As for making magic feel magical, admittedly I'm working on a Basic D&D campaign, but I've toyed around with trying out a component system akin to (read: ripped wholesale from) Ultima IV (or at least the list of components, anyway). Hard to spam Fireball in every encounter when you need not only sulfurous ash, but rare black pearls that a higher-end city might have a handful at any given time AND has a waiting list for, because of course you're not the only Magic-User in town. Hell, just enforcing component rules and having some rarer things be the findings of a dungeon delve, the results of magical experimentation, or whatever sort of plot hook to get adventures going goes a long way.

When it comes to describing attacks in general, I've run with groups that basically trade hits back and forth as well as ones that describe every attack in detail. Minimal descriptions just ends up feeling like you're just fighting sacks of meat that hit back, while having every attack get full descriptive highlights just ends up making combat take longer than it should. My personal style is to be a little on the blander side of things for most attacks, though attacks that end up bloodying the monster (as per the 4e description of dropping below half HP, which is a fantastic idea that I wish 5e kept), killing blows and critical hits get a bit more flair. IMHO, this keeps combat from taking forever while still making the cool moments feel cool.

be careful to not turn this into fetch quests for party wizards demanding everyone halt the adventure for them. In the homebrew I play in, components aren't necessarily that difficult to come by, but since mage magic is intrinsically linked to demons and evil, we use really evil components for most spells that are more powerful than a fireball. That makes it a much easier way to make the spells thematic but also poses a challenge to using them. Another idea is difficult to find components, but they don't get consumed.

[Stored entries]
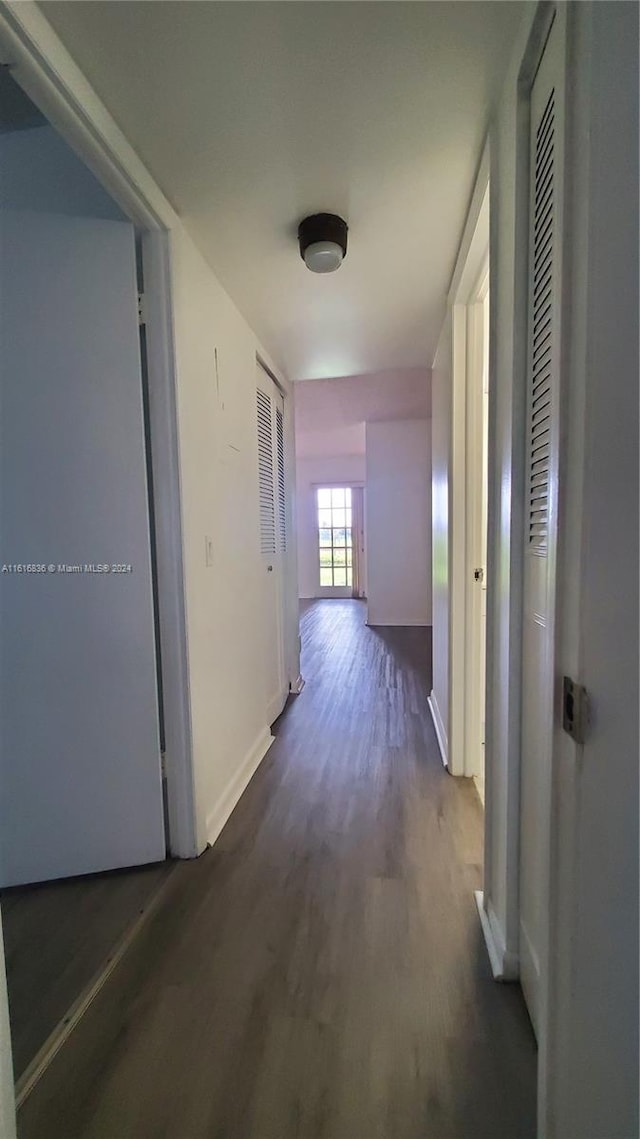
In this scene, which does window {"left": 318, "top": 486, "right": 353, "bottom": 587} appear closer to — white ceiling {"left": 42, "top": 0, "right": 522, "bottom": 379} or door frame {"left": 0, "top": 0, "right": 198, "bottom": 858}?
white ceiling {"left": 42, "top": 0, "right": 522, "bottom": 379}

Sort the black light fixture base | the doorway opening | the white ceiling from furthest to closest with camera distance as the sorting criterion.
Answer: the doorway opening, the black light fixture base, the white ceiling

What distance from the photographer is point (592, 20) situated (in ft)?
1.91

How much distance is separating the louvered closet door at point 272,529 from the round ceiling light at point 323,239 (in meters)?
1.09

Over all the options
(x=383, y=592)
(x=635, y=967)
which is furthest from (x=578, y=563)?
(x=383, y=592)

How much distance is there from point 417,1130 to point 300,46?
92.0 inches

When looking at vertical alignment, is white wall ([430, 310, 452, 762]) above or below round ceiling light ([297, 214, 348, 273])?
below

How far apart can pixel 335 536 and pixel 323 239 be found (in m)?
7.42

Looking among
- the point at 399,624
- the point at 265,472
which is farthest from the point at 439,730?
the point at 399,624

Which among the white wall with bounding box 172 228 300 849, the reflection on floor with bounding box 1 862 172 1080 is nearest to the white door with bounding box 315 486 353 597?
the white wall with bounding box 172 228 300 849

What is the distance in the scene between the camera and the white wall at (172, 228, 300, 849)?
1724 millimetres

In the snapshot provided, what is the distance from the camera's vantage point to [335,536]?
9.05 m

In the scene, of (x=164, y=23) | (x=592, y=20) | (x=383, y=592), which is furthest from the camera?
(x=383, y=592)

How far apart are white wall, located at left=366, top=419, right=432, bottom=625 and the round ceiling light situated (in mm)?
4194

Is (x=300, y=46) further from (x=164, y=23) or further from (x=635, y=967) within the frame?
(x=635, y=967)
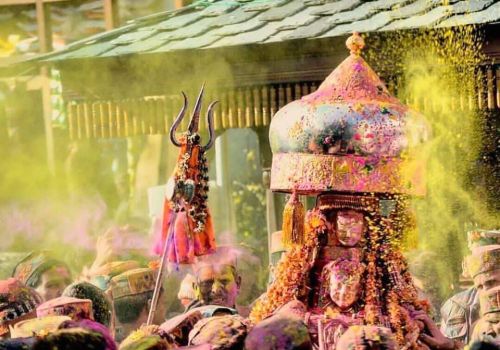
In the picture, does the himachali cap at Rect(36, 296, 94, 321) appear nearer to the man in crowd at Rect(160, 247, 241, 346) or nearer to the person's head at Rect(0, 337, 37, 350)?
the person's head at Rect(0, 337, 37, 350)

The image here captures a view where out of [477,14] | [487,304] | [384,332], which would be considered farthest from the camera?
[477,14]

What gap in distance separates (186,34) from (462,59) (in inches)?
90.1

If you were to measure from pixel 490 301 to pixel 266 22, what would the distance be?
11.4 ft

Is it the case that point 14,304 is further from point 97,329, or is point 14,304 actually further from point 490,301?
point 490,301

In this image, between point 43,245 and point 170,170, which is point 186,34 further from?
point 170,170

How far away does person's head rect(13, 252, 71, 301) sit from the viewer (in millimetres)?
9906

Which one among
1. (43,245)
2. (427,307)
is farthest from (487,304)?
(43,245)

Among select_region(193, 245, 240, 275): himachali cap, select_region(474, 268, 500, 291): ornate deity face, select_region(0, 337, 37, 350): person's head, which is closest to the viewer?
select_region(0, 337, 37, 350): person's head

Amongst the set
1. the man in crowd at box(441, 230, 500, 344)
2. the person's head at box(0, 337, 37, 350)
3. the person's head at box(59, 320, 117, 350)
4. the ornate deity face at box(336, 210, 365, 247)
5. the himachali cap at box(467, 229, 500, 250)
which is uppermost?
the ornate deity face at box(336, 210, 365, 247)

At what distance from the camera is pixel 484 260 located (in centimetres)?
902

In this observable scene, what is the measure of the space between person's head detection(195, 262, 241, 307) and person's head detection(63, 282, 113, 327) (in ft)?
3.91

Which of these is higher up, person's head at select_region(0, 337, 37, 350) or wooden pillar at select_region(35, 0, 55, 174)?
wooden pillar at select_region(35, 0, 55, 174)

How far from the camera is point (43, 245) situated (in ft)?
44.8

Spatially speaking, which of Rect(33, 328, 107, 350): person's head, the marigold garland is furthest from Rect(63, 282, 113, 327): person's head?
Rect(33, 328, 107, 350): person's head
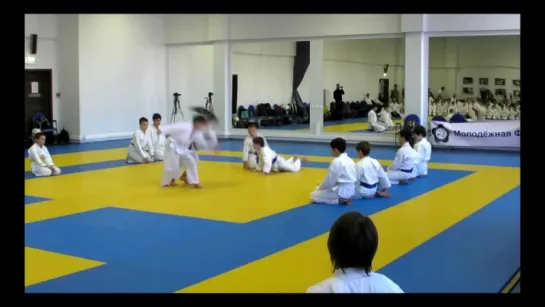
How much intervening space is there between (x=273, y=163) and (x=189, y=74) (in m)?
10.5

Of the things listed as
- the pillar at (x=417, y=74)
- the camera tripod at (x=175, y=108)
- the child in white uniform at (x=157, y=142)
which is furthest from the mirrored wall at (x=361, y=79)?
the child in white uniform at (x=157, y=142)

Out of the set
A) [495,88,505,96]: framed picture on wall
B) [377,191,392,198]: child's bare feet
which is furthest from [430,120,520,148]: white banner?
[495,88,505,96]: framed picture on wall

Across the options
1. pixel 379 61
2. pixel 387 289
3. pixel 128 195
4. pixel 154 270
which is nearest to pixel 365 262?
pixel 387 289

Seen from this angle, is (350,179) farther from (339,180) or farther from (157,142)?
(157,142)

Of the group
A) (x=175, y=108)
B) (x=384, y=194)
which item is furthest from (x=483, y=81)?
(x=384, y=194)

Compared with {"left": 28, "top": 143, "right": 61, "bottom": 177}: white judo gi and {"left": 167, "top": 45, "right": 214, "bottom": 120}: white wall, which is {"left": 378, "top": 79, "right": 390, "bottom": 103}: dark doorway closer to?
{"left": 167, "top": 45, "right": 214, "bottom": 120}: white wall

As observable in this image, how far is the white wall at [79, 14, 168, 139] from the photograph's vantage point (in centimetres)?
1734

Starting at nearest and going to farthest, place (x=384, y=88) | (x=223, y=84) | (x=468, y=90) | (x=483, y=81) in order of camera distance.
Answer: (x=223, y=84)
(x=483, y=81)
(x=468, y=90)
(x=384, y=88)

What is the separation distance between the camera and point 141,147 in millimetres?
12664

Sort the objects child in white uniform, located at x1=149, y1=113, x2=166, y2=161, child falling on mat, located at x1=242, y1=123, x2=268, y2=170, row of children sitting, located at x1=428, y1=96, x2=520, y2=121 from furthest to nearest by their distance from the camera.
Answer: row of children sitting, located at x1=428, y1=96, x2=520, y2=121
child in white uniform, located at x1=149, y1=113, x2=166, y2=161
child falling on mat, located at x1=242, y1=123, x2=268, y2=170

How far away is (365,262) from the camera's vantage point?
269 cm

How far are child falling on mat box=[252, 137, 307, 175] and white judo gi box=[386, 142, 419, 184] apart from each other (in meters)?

*Task to complete*: In the text about running tabletop role-playing games, which kinds of attacks does the writer's personal style describe with more flair?

*Exercise output*: Attacks that bloody the monster, killing blows, and critical hits.